2 offender and sentenced to 1256 years imprisonment. (Id. at 4-5). The Colorado Court of Appeals affirmed the judgment of conviction on January 28, 2016, and the Colorado Supreme Court denied certiorari. (ECF Nos. 9-3, 9-4). Mr. Keener filed a postconviction motion under Colo. R. Crim. P. 35(c), which the district court denied.

(ECF No. 9-1 at 30). The Colorado Court of Appeals affirmed the denial of the postconviction motion, and the Colorado Supreme Court denied certiorari. (ECF Nos. 9-6, 9-7). Mr. Keener’s Application presents seven claims. On January 14, 2020, this Court entered an order dismissing Claims 3, 4, 6, 7, and the sub-claim of ineffective assistance of counsel for failure to object to discovery violations set forth in Claim 5, as procedurally barred. Thus, the remaining claims in the Application which the Court addresses herein are: (1) Claim 1, asserting unconstitutional search and seizure; (2) Claim 2, asserting ineffective assistance of counsel based on failure to investigate; and (3) the sub-claim within Claim 5 asserting ineffective assistance of counsel for failure to

request a mistrial as a remedy for a discovery violation. Additional facts and procedural history pertinent to the three remaining claims are set forth below. II. STANDARDS OF REVIEW The Court must construe the Application and other papers filed by Mr. Keener liberally because he is not represented by an attorney. See Haines v. Kerner, 404 U.S. 519, 520-21 (1972); Hall v. Bellmon, 935 F.2d 1106, 1110 (10th Cir. 1991). However, the Court should not be an advocate for a pro se litigant. See Hall, 935 F.2d at 1110. Title 28 U.S.C. § 2254(d) provides that a writ of habeas corpus may not be

3 issued with respect to any claim that was adjudicated on the merits in state court unless the state court adjudication: (1) resulted in a decision that was contrary to, or involved an unreasonable application of, clearly established Federal law, as determined by the Supreme Court of the United States; or

(2) resulted in a decision that was based on an unreasonable determination of the facts in light of the evidence presented in the State court proceeding.

28 U.S.C. § 2254(d). Mr. Keener bears the burden of proof under § 2254(d). See Cullen v. Pinholster, 563 U.S. 170, 181 (2011). The threshold question the Court must answer under § 2254(d)(1) is whether Mr. Keener seeks to apply a rule of law that was clearly established by the Supreme Court at the time his conviction became final. See Williams v. Taylor, 529 U.S. 362, 390 (2000). Clearly established federal law “refers to the holdings, as opposed to the dicta, of [the Supreme] Court’s decisions as of the time of the relevant state-court decision.” Id. at 412. Furthermore, clearly established law consists of Supreme Court holdings in cases where the facts are at least closely-related or similar to the case sub judice. Although the legal rule at issue need not have had its genesis in the closely-related or similar factual context, the Supreme Court must have expressly extended the legal rule to that context.

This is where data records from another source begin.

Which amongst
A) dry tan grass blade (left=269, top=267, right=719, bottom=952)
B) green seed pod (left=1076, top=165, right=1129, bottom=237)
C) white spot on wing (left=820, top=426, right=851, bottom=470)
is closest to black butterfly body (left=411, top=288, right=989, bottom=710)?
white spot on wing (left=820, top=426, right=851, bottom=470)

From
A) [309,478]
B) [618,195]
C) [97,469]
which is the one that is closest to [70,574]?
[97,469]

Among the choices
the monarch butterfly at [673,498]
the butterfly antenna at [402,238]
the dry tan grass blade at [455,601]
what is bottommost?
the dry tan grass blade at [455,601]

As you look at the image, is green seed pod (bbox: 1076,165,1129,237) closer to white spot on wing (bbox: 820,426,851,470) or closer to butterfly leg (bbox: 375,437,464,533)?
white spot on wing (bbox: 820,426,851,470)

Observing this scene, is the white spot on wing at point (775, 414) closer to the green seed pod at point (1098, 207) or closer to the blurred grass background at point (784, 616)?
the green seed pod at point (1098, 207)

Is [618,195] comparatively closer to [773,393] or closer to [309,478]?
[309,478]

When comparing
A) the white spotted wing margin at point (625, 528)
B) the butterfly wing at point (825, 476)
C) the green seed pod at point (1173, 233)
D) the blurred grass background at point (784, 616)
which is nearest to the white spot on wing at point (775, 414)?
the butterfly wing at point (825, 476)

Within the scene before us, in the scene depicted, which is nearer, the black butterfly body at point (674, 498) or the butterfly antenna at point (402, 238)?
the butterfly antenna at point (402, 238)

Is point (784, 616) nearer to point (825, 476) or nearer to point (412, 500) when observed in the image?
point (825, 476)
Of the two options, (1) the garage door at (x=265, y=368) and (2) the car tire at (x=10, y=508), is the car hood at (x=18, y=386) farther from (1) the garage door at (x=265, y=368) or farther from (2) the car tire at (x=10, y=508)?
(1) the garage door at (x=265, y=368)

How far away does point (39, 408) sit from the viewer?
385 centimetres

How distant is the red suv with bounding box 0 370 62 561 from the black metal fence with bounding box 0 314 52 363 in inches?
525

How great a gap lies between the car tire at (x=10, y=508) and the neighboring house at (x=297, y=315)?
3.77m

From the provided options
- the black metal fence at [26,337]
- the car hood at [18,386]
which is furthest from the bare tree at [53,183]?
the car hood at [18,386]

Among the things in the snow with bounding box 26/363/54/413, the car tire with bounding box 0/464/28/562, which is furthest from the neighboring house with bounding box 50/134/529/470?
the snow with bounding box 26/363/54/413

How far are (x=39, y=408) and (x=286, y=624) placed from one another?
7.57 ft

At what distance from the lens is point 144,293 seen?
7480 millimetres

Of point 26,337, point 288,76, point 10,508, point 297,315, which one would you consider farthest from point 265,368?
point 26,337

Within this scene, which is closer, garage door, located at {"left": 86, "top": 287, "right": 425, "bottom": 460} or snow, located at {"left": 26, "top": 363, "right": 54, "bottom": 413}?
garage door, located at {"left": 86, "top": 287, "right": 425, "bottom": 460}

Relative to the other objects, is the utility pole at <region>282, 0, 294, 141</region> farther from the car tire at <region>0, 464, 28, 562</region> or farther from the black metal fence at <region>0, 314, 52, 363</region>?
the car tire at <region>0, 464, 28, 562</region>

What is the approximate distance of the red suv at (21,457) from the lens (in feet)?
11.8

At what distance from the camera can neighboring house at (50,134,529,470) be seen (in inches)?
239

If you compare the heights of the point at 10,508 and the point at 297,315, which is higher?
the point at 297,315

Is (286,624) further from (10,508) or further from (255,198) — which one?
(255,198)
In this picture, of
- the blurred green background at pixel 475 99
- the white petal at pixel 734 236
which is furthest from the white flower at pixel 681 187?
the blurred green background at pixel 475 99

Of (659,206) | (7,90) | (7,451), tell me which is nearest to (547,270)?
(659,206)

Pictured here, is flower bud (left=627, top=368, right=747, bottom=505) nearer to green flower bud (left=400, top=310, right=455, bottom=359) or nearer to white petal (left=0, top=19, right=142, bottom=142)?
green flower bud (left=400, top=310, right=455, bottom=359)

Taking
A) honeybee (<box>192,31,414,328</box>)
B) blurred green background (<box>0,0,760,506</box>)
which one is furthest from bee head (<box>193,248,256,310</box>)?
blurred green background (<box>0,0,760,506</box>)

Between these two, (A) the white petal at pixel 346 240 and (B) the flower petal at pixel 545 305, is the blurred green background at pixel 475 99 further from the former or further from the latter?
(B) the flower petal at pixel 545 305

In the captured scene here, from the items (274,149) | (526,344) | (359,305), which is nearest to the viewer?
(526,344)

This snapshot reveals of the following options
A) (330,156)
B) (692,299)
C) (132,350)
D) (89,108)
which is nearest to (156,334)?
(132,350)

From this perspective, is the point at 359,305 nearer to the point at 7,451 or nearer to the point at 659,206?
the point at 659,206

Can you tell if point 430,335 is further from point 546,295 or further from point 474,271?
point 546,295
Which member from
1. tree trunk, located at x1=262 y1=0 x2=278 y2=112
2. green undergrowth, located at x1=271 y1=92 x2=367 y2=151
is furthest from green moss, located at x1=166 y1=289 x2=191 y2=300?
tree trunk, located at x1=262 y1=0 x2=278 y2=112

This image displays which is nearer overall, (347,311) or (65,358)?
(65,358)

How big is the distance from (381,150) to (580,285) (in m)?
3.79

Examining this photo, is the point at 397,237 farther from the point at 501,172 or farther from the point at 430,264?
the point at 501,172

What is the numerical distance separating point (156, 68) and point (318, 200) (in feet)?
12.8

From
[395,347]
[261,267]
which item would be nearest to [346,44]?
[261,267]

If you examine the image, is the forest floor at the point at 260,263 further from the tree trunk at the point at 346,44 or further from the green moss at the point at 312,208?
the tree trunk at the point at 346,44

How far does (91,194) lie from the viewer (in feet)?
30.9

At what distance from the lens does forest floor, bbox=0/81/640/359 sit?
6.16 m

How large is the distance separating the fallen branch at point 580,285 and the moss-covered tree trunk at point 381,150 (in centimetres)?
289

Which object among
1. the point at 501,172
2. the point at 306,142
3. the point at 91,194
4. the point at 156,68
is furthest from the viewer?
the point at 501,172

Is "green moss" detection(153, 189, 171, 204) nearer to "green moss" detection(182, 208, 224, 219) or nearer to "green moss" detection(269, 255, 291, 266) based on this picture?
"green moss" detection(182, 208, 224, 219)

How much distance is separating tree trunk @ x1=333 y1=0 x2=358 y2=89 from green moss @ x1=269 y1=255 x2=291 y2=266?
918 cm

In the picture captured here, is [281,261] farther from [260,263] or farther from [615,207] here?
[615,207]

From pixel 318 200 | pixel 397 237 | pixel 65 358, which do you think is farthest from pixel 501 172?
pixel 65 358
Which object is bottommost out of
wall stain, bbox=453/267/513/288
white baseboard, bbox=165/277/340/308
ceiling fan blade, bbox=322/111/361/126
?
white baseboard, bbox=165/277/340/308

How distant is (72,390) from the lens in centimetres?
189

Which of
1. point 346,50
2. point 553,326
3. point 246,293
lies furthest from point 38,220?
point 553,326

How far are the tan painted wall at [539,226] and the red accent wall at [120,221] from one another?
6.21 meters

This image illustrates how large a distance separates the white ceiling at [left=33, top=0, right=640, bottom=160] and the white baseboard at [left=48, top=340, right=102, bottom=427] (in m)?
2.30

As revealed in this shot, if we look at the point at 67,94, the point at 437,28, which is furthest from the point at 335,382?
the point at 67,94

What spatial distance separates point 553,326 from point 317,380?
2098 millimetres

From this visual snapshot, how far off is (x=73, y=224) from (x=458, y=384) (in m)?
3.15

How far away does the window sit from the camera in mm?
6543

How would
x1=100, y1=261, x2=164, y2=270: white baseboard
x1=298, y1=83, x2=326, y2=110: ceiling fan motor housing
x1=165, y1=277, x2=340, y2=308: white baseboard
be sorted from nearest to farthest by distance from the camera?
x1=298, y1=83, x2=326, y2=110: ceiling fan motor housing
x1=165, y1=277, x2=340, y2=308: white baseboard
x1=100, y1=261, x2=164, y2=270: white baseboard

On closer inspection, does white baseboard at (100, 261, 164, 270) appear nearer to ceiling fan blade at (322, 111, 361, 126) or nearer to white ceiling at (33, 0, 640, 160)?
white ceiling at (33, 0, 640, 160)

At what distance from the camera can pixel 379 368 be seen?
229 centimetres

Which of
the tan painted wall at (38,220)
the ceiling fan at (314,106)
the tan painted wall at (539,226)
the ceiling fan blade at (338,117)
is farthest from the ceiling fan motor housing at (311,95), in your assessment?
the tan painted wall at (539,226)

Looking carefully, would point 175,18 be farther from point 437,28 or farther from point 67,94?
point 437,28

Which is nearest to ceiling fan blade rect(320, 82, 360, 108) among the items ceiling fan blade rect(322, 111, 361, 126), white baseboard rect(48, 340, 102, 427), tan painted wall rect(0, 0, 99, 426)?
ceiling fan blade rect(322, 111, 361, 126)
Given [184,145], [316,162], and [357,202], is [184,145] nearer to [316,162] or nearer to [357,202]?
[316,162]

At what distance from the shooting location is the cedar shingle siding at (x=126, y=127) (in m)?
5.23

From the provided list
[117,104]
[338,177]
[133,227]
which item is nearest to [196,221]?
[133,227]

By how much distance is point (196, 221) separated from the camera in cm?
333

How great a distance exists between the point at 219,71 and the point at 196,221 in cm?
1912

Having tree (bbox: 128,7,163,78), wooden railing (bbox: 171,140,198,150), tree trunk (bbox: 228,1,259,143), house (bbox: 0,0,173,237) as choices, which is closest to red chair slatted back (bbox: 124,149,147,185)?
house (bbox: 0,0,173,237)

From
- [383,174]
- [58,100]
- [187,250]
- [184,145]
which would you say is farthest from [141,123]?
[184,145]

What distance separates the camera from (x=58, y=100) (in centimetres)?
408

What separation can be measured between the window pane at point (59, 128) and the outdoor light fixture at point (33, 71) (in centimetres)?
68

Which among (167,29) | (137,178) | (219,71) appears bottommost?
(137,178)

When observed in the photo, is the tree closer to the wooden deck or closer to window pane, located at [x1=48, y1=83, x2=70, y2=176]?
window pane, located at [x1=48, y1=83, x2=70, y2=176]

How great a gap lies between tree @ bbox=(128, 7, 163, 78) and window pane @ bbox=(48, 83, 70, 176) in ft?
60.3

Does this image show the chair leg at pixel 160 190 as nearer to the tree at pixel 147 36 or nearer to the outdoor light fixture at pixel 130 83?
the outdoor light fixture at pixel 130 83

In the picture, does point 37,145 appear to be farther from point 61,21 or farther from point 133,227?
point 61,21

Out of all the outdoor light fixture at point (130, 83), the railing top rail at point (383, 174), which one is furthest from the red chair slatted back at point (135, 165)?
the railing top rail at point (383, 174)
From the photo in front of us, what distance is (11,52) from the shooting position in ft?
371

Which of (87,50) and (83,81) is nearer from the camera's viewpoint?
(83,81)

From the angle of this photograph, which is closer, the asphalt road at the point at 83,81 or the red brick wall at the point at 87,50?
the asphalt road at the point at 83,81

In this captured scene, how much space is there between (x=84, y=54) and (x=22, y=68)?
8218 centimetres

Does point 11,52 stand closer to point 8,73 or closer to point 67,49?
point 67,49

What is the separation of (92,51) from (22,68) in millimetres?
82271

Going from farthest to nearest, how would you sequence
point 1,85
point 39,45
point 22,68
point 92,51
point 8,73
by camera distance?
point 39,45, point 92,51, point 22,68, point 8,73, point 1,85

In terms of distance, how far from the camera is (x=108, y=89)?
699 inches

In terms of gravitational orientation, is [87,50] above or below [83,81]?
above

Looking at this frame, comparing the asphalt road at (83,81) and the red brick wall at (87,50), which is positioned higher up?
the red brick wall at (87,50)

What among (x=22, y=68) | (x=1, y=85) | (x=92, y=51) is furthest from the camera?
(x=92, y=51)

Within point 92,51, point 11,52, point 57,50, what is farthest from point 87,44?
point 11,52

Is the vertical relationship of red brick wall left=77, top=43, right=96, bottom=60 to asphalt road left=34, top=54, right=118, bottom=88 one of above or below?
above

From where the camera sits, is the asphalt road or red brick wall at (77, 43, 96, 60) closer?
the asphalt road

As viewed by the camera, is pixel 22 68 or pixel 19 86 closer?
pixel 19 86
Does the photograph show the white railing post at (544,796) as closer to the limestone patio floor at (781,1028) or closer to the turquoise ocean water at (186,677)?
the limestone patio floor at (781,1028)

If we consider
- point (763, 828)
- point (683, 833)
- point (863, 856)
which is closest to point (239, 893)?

House v. Hatch, 527 F.3d 1010, 1016 (10th Cir. 2008). If there is no clearly established federal law, that is the end of the Court’s inquiry pursuant to § 2254(d)(1). See id. at 1018. If a clearly established rule of federal law is implicated, then the Court must

4 determine whether the state court’s decision was contrary to or an unreasonable application of that clearly established rule of federal law. See Williams, 529 U.S. at 404-05. A state-court decision is contrary to clearly established federal law if: (a) “the state court applies a rule that contradicts the governing law set forth in Supreme Court cases”; or (b) “the state court confronts a set of facts that are materially indistinguishable from a decision of the Supreme Court and nevertheless arrives at a result different from [that] precedent.” Maynard [v. Boone], 468 F.3d [665,] 669 [(10th Cir. 2006)] (internal quotation marks and brackets omitted) (quoting Williams, 529 U.S.